EXERCISE REQUIREMENTS -> As the answer, give exactly the lines of the records below from the one with "Мариупольские полицейские отметили" through the one with "Nhiều sĩ tử", ends included and pictures left out.

STORED DATA ->
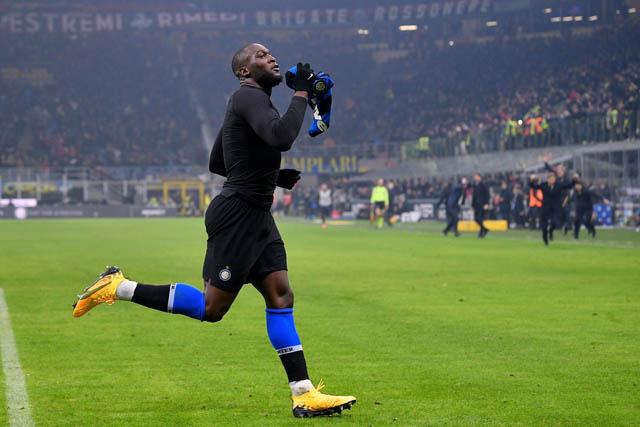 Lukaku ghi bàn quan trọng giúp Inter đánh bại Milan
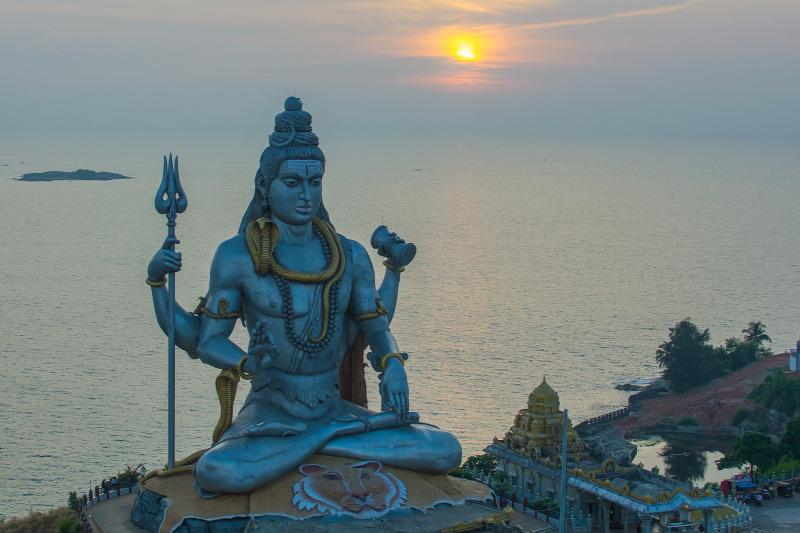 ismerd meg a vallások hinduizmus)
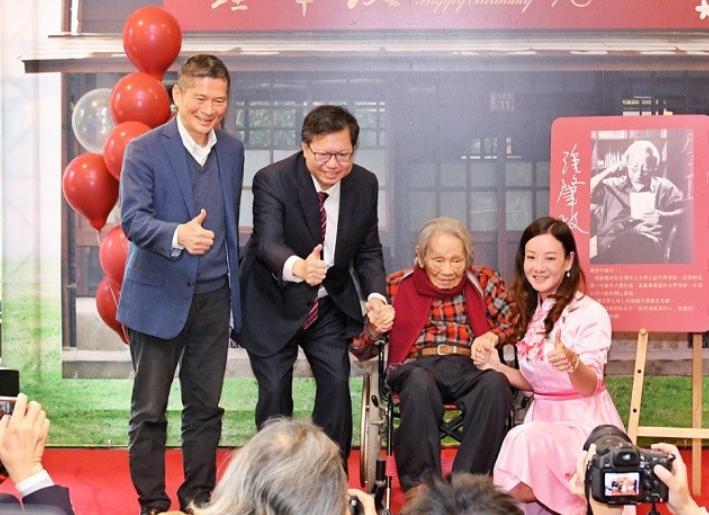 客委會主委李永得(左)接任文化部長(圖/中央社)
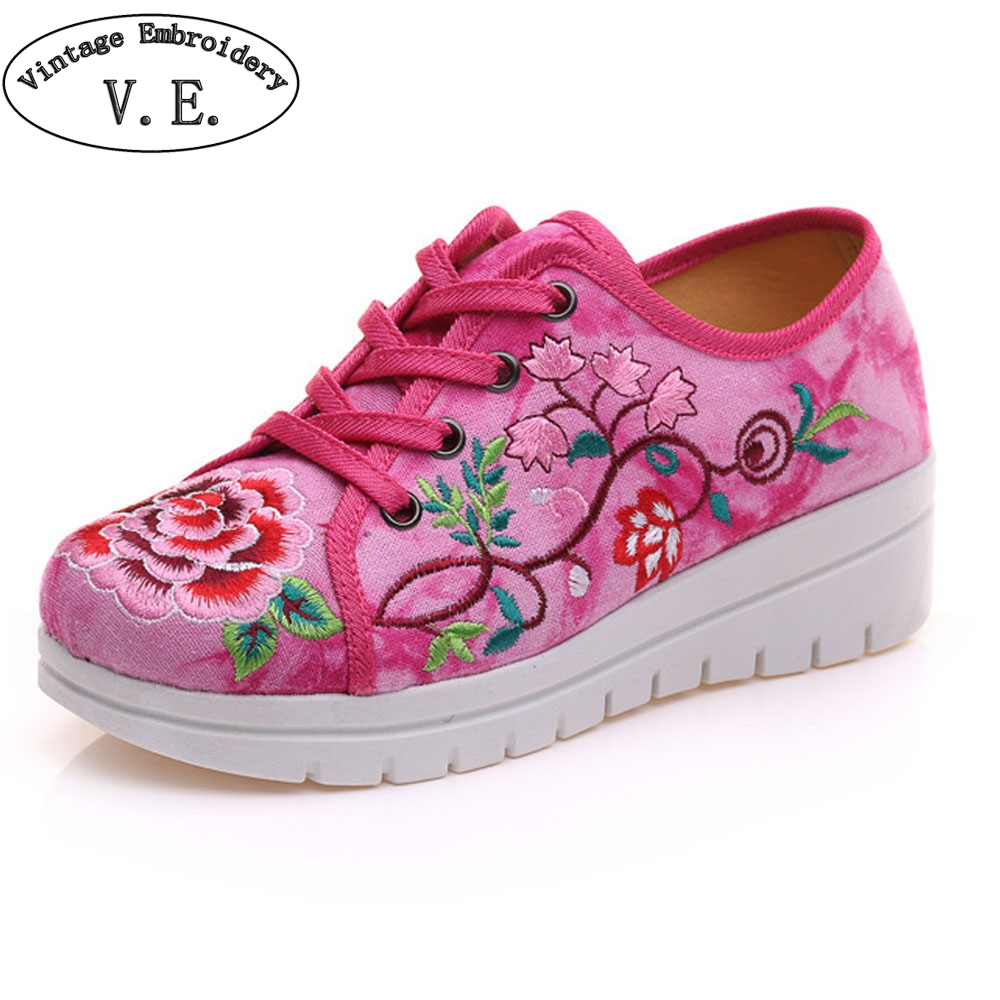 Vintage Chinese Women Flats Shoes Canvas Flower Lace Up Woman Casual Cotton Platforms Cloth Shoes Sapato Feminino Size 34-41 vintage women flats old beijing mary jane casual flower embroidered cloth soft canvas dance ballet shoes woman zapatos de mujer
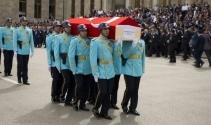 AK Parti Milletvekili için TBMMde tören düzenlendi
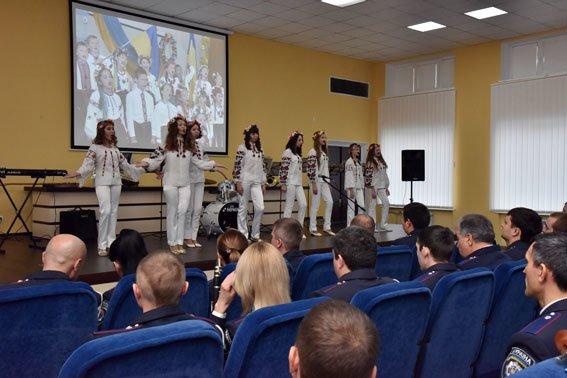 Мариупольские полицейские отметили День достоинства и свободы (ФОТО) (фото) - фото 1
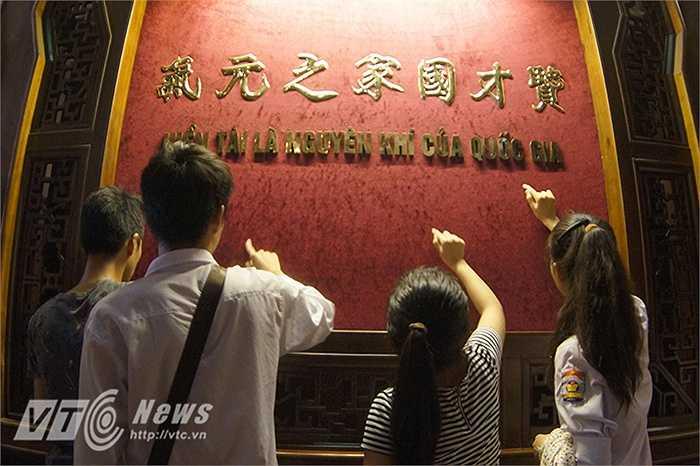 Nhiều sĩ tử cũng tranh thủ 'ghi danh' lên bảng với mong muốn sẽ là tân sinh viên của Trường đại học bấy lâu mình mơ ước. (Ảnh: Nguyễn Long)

...

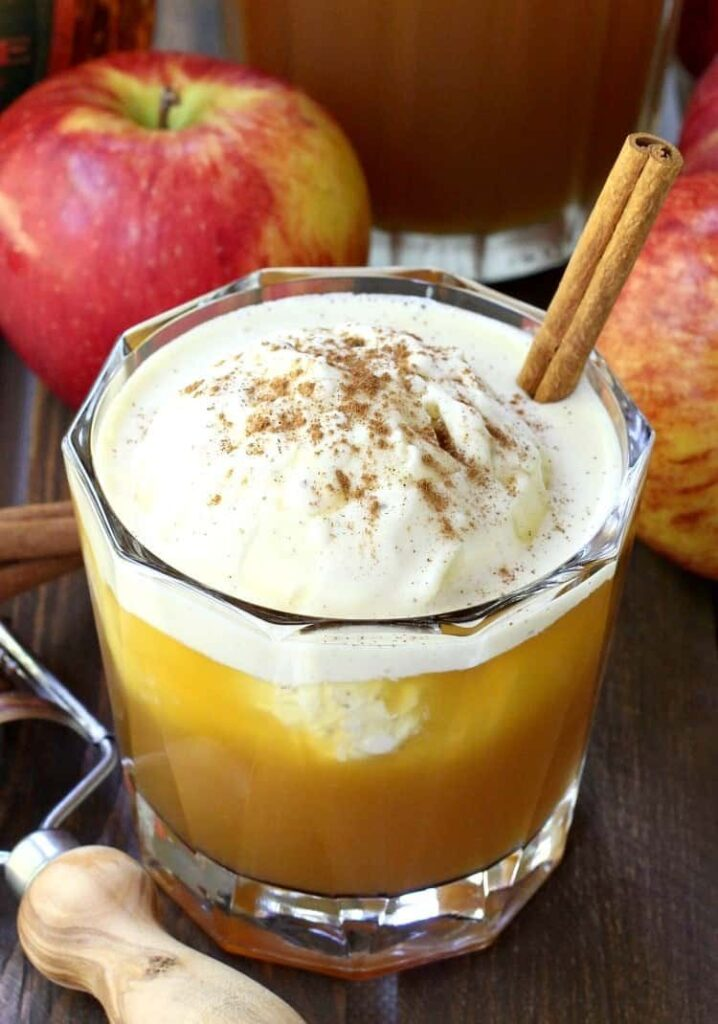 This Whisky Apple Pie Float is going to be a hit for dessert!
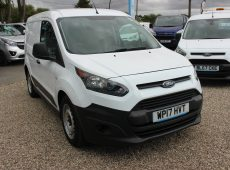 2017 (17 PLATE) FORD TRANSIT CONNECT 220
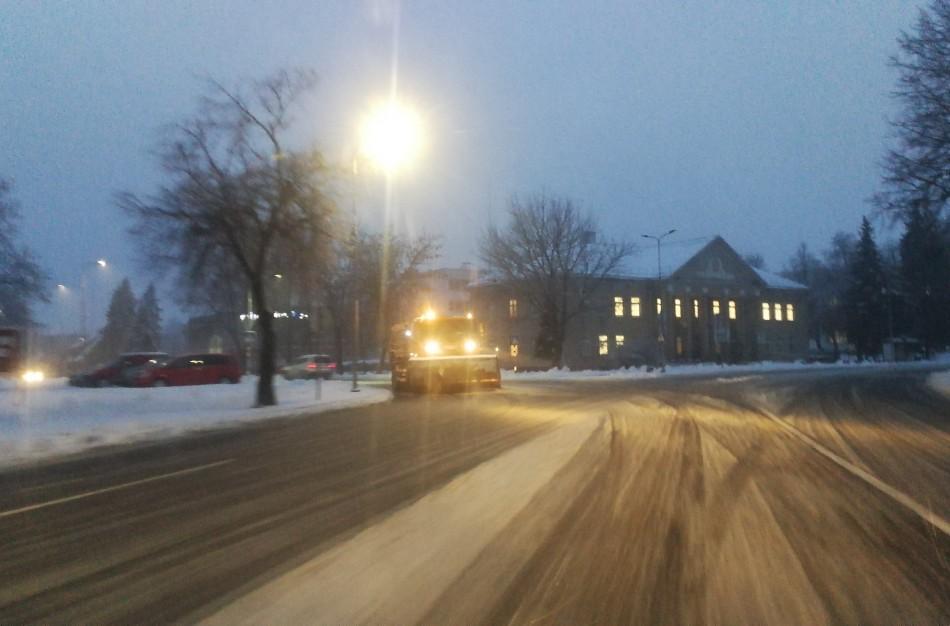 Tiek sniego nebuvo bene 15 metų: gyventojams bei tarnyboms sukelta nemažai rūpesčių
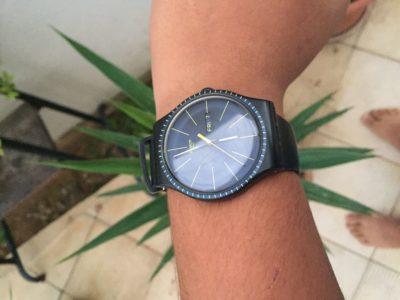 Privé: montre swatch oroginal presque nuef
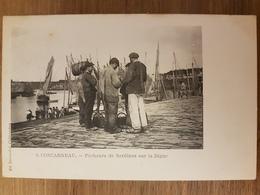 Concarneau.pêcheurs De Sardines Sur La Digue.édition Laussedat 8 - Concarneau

* * *

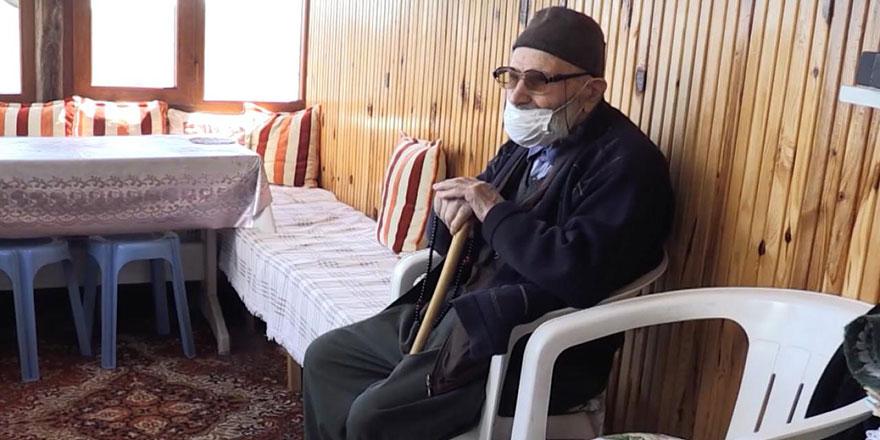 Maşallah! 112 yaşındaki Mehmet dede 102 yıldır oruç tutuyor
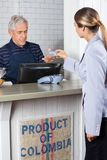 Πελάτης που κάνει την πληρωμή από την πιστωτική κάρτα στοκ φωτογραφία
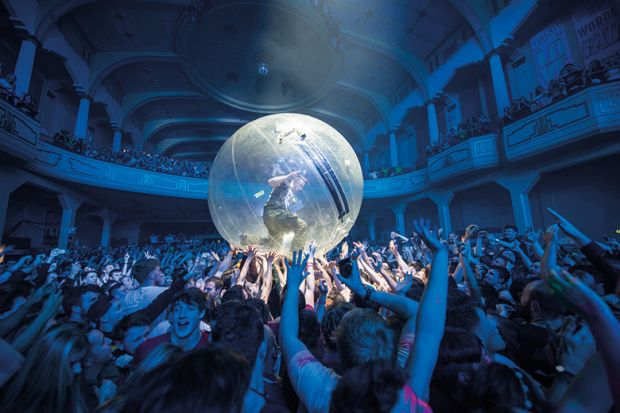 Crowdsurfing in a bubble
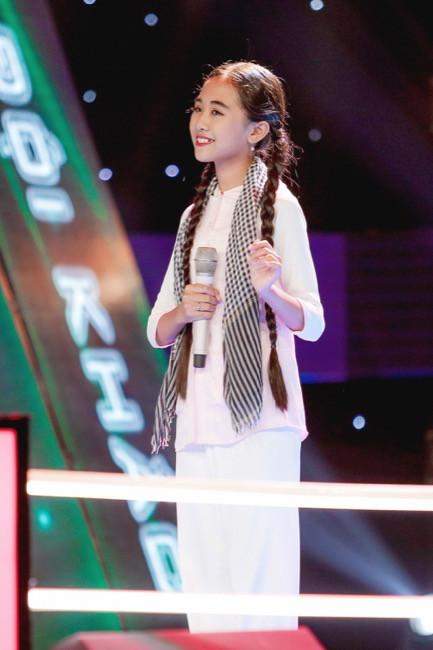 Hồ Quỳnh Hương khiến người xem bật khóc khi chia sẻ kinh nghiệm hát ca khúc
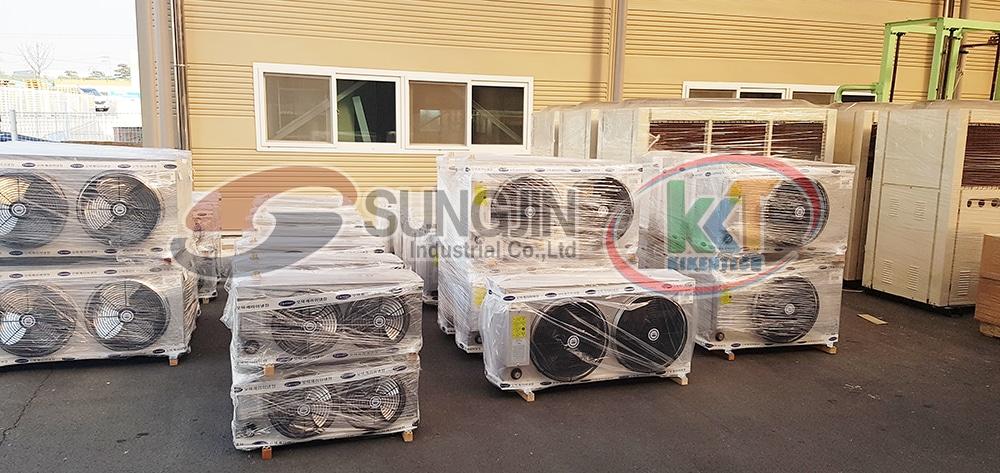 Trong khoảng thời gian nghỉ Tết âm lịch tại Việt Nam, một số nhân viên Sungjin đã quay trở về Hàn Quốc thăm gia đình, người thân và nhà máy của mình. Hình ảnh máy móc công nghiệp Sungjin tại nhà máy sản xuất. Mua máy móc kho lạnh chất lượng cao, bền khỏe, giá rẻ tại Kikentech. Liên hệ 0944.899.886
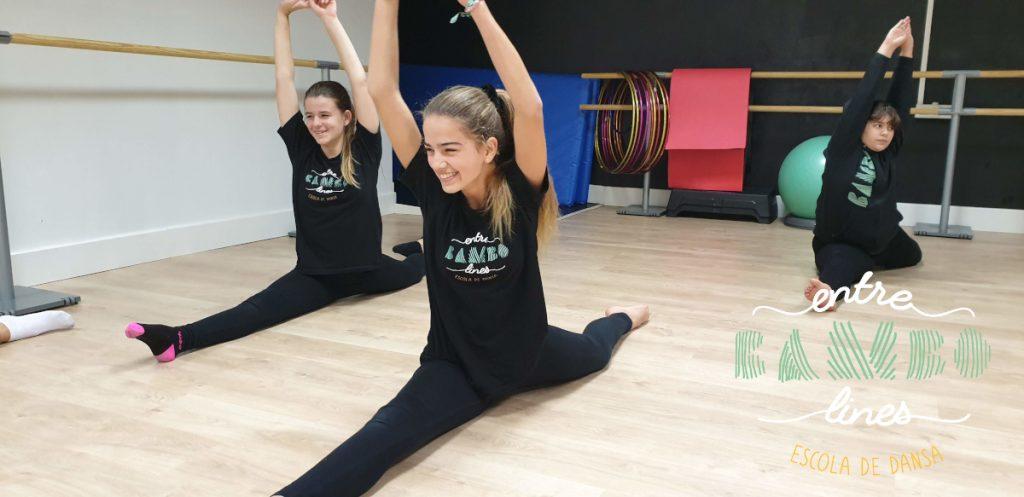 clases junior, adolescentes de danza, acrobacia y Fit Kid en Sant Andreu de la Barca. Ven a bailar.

RESPONSE AREA ->
 Мариупольские полицейские отметили День достоинства и свободы (ФОТО) (фото) - фото 1
 Nhiều sĩ tử cũng tranh thủ 'ghi danh' lên bảng với mong muốn sẽ là tân sinh viên của Trường đại học bấy lâu mình mơ ước. (Ảnh: Nguyễn Long)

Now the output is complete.